**Texto para ler:**
┄┄┄┄┄┄┄┄┄┄┄┄┄┄┄┄┄┄┄┄

Eleições Europeias 2004
Miguel Frasquilho, candidato de Setúbal na lista da Coligação PSD/PP
“Portugal não pode continuar
a ser o parente pobre da Europa”
Deputado à Assembleia da República, desde 2003, com uma passagem pela Secretaria de Estado do Tesouro e Finanças, no ano anterior, Miguel Frasquilho foi escolhido para representar o distrito na lista da coligação Força Portugal às eleições para o Parlamento Europeu (PE). Ocupa um lugar não elegível, o último da lista, mas foi por mútuo acordo que assim foi, já que pretende apenas “ajudar” o PSD a “desmistificar” as políticas económicas “desastrosas” do anterior Governo. Acredita que apesar de impopulares, as reformas que o Governo de coligação está a realizar no país constituem o único caminho para a retoma económica e para Portugal não continuar a ser o parente pobre da Europa.
Setúbal na Rede – Porque é que aceitou integrar a lista de candidatos da coligação PSD-PP ao Parlamento Europeu?
Miguel Frasquilho – Sou o último da lista da coligação Força Portugal e tenho consciência que não estou em lugar elegível. No entanto, foi por vontade mútua, minha e do meu partido – o PSD –, que eu integrasse esta lista e foi por mútuo acordo que este lugar surgiu. Pensámos que a minha participação poderia ser útil, em eleições com esta importância, pois tínhamos a certeza que o tema Economia iria para cima da mesa, tendo em conta que o cabeça de lista do PS é Sousa Franco. Eu considero que o candidato socialista foi um dos grandes responsáveis pelo actual momento da ecomomia portuguesa, por todos os erros cometidos entre 1996 e 1999, com a pasta das Finanças. Dada a minha formação como economista e também por já ter pertencido ao Governo achei que podia ajudar o meu partido nesta batalha. Acredito que temos uma oportunidade única para desmistificar o consulado de Sousa Franco enquanto ministro das Finanças. Sublinho que nada me move contra ele como pessoa – até pode ser uma pessoa excepcional – mas como ministro das Finanças foi um desastre.

┄┄┄┄┄┄┄┄┄┄┄┄┄┄┄┄┄┄┄┄

**Material fornecido:**
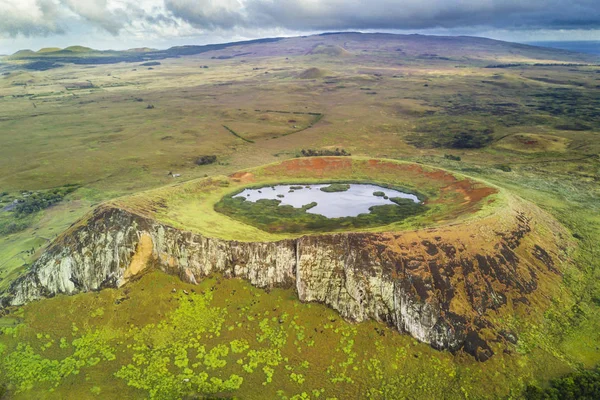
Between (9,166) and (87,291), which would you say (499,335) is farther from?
(9,166)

┄┄┄┄┄┄┄┄┄┄┄┄┄┄┄┄┄┄┄┄

**Tarefa:**
Transcreva da entrevista, sem qualquer alteração, o trecho entre "Deputado à Assembleia" e "ao Parlamento Europeu?", ambos incluídos.

**Resposta esperada:**
Deputado à Assembleia da República, desde 2003, com uma passagem pela Secretaria de Estado do Tesouro e Finanças, no ano anterior, Miguel Frasquilho foi escolhido para representar o distrito na lista da coligação Força Portugal às eleições para o Parlamento Europeu (PE). Ocupa um lugar não elegível, o último da lista, mas foi por mútuo acordo que assim foi, já que pretende apenas “ajudar” o PSD a “desmistificar” as políticas económicas “desastrosas” do anterior Governo. Acredita que apesar de impopulares, as reformas que o Governo de coligação está a realizar no país constituem o único caminho para a retoma económica e para Portugal não continuar a ser o parente pobre da Europa.
Setúbal na Rede – Porque é que aceitou integrar a lista de candidatos da coligação PSD-PP ao Parlamento Europeu?